Recently I learned something that everyone should know. So if you are lucky enough to be reading this, get ready for your whole life to change.
Okay, maybe that is an exaggeration. But here is one little amazing cure: Flour for burns.
Sounds absolutely crazy. I have no scientific research to back it up. I have done no googling on the subject. I didn't even learn about it while home schooling! I learned about it because I burned myself and I happened to be at a friend's house.
Here is what happened: I was melting a tiny bit of queso (velveeta and rotel) in my friend's demon microwave. This microwave is linked to some kind of sunspot surge. Most of the time it won't get your cup of coffee hot in less than 2 minutes. Then, for some unseen reason, it decides that it is time to let loose all of its pent up anger and return whatever is in it to sub-atomic particles. This is what happened with my queso. So when I innocently reached into the microwave and picked up the little cup, the cup was so hot it melted to my fingers. I had to shake it off, which then poured melted cheese as hot as lava all over my hands, wrists and fingers. I immediately ran to the sink and started running cold water over the burns. They were already red and swelling fast. I was crying it hurt so bad.
My friend ran in to find out what happened. She had heard the clattering and the squealing. She very sweetly and diligently started pummeling me with questions. Really, the same question over and over, "What are we supposed to put on burns?" She was very sincere, and upon seeing my tears, and the welts, became even more insistent, "WHAT ARE WE SUPPOSED TO PUT ON BURNS?!" I wasn't really any help in answering. We probably looked like an "I Love Lucy" skit. I just kept saying, "I don't know!" She then began helpfully suggesting all of the essential oils that she had in her pantry. "Lemon??? Wintergreen? Lavender? Oregano?" To which I kept my wits about me and intelligently continued answering, thru my tears, "I don't know."
Finally, her eyes lit up like saucers! "Flour!" she jubilantly yelled.

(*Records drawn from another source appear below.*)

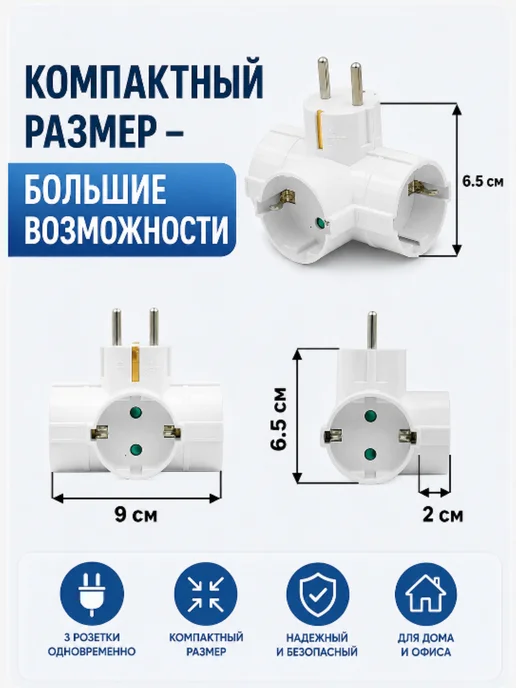 Стиль света тройник для розетки, белый, фото 2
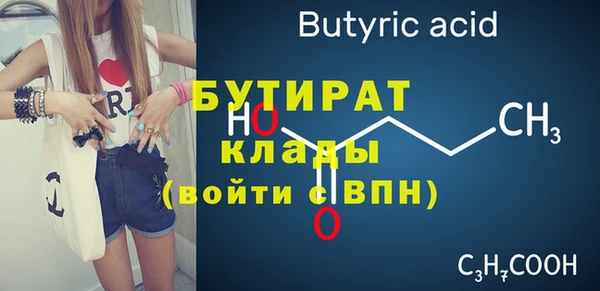 спиды Бронницы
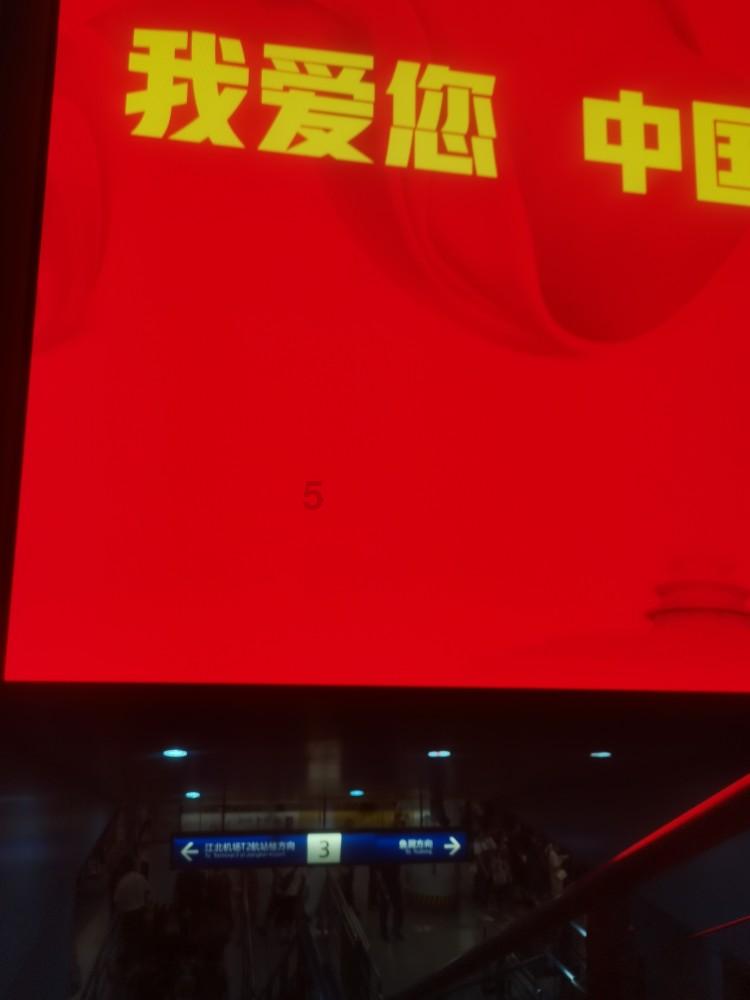 三消息：美媒嗅到危险信号；灾难或席卷全球；印度对中国开出条件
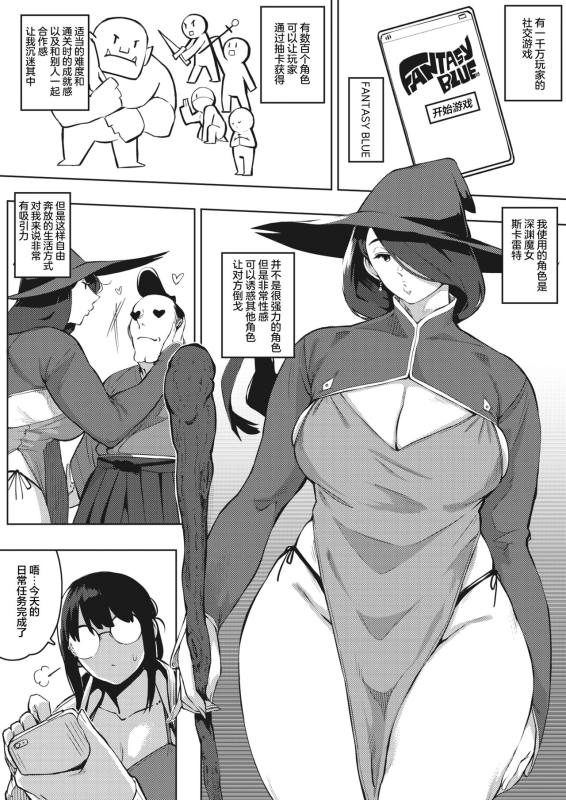 [Rocket Monkey] Kiken na Koukishin -Zenpen- 危险的好奇心 -前編- (COMIC HOTMiLK Koime Vol. 32) [Chinese] [Digital]_03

She dashed across the kitchen. She poured a gallon ziploc bag half full of plain old enriched bleached flour and told me to stick my hands in it. I could tell the running water wasn't helping. I could tell that running water, even if it was fresh off a glacier, would never help the burns that demon microwave had given me. So what could I do besides call 9-1-1? Plunge my hands into that bag o' flour! Amazingly, INSTANTLY the pain was almost gone! It was unbelievable! Right up there with Paul being bitten by a viper, and shaking it off like it was a caterpillar. The natives wanted to worship him as a god. I mean it - that flour trick was THAT amazing. As soon as I had my hands buried in the flour, my dear thoughtful friend looked at me with an excited, eager gleam in her eyes, "I have just been WAITING to try that!" She quickly caught herself and added, "I mean, I'm sorry you got burned, but,...." I wondered if she had been secretly planning to burn one of her kids just to try it out. What a hero I am, saving her kids like that! Just kidding, she wouldn't do that. And I am GLAD she had read some crazy thing about flour helping burns. And I am glad the Lord was able to remind her what to put on burns - during our highly intelligent conversation.
The end of the story is that I kept my hands in the flour for at least an hour, probably a bit longer. When I took them out, the redness was gone, the pain was gone, almost all trace of the severe burns that I received were gone. There was just one little red spot about the size of a pea, not even a blister.